> [Kutipan Teks]
=====

Saya tidak akan pernah lagi mengabaikan suara Roh Kudus. Jika saya tidak menjawab suara tersebut, yang berbisik untuk kedua kalinya agar saya membuka dompet saya, mungkin Tuhan akan menemukan cara lain untuk membantu Shatina. Atau mungkin respons Tuhan terhadap ibu tunggal berusia 19 tahun yang hampir tidak bisa berdoa ini, sebenarnya secara misterius bergantung pada kesediaan saya untuk menanggapi dorongan Roh Kudus.
Selama bertahun-tahun, relasi Shatina dan saya tetap terjalin. Tuhan terus bekerja di dalam hidupnya, dan ia sekarang percaya kepada Yesus. Namun meskipun demikian—ketika ia hampir tidak percaya kepada Tuhan dan bahkan tidak mau berdoa—doanya tetaplah penting. Inilah Tuhan yang harus kita sembah. Inilah Tuhan yang membuat saya ingin melakukan bagian saya untuk menjadi rekan sekerja-Nya.

=====

> [Bahan yang Disediakan]
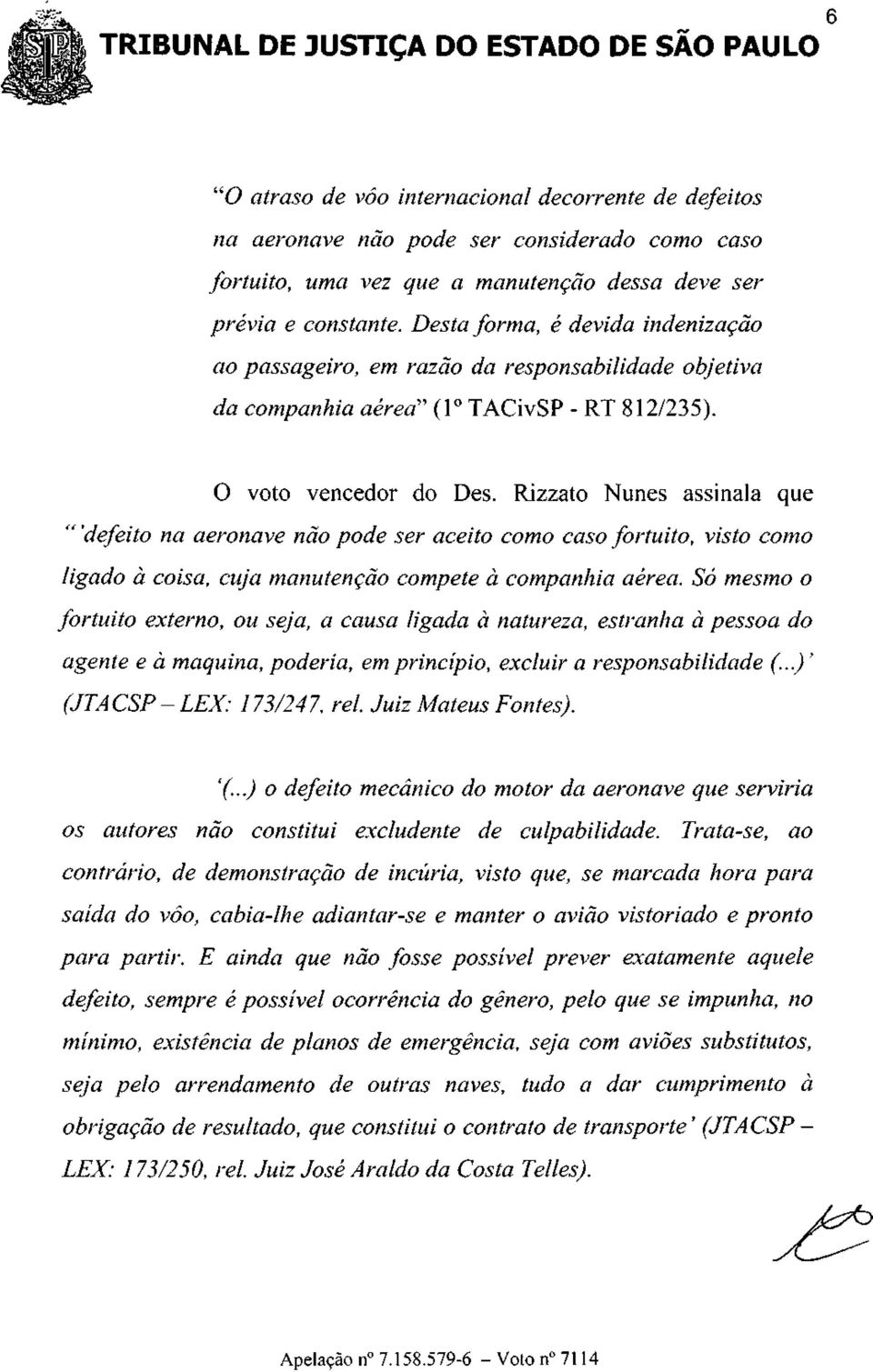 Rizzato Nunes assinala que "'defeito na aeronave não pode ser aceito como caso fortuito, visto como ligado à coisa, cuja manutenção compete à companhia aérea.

=====

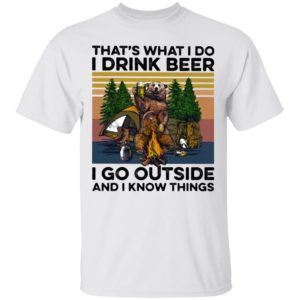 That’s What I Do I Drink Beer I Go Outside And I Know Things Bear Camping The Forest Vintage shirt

=====

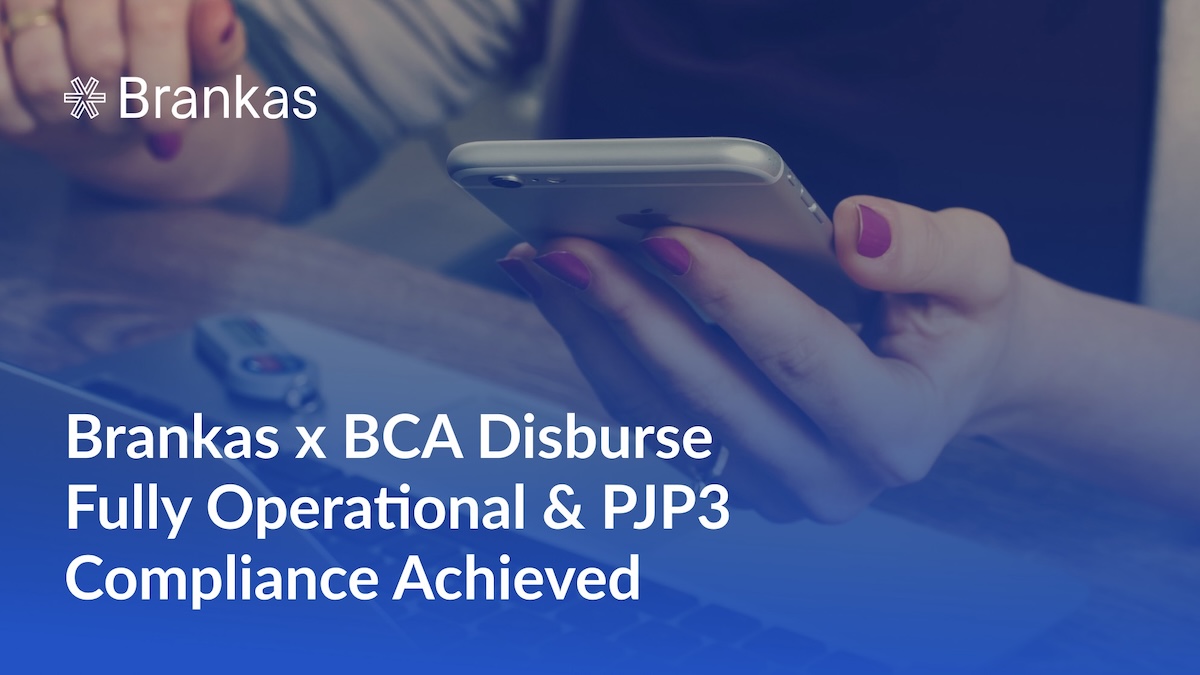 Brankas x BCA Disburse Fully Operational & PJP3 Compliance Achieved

=====

> [Tugas yang Dikerjakan]
1 > Tulis ulang bagian kutipan teks antara "Saya tidak akan" dan "menjadi rekan sekerja-Nya.", inklusif, dengan mengganti "dompet" menjadi "tas".
2 > Menurut kutipan teks, kepada siapa Shatina sekarang percaya?

> [Kunci Jawaban]
1 >
Saya tidak akan pernah lagi mengabaikan suara Roh Kudus. Jika saya tidak menjawab suara tersebut, yang berbisik untuk kedua kalinya agar saya membuka tas saya, mungkin Tuhan akan menemukan cara lain untuk membantu Shatina. Atau mungkin respons Tuhan terhadap ibu tunggal berusia 19 tahun yang hampir tidak bisa berdoa ini, sebenarnya secara misterius bergantung pada kesediaan saya untuk menanggapi dorongan Roh Kudus.
Selama bertahun-tahun, relasi Shatina dan saya tetap terjalin. Tuhan terus bekerja di dalam hidupnya, dan ia sekarang percaya kepada Yesus. Namun meskipun demikian—ketika ia hampir tidak percaya kepada Tuhan dan bahkan tidak mau berdoa—doanya tetaplah penting. Inilah Tuhan yang harus kita sembah. Inilah Tuhan yang membuat saya ingin melakukan bagian saya untuk menjadi rekan sekerja-Nya.

2 > Kepada Yesus.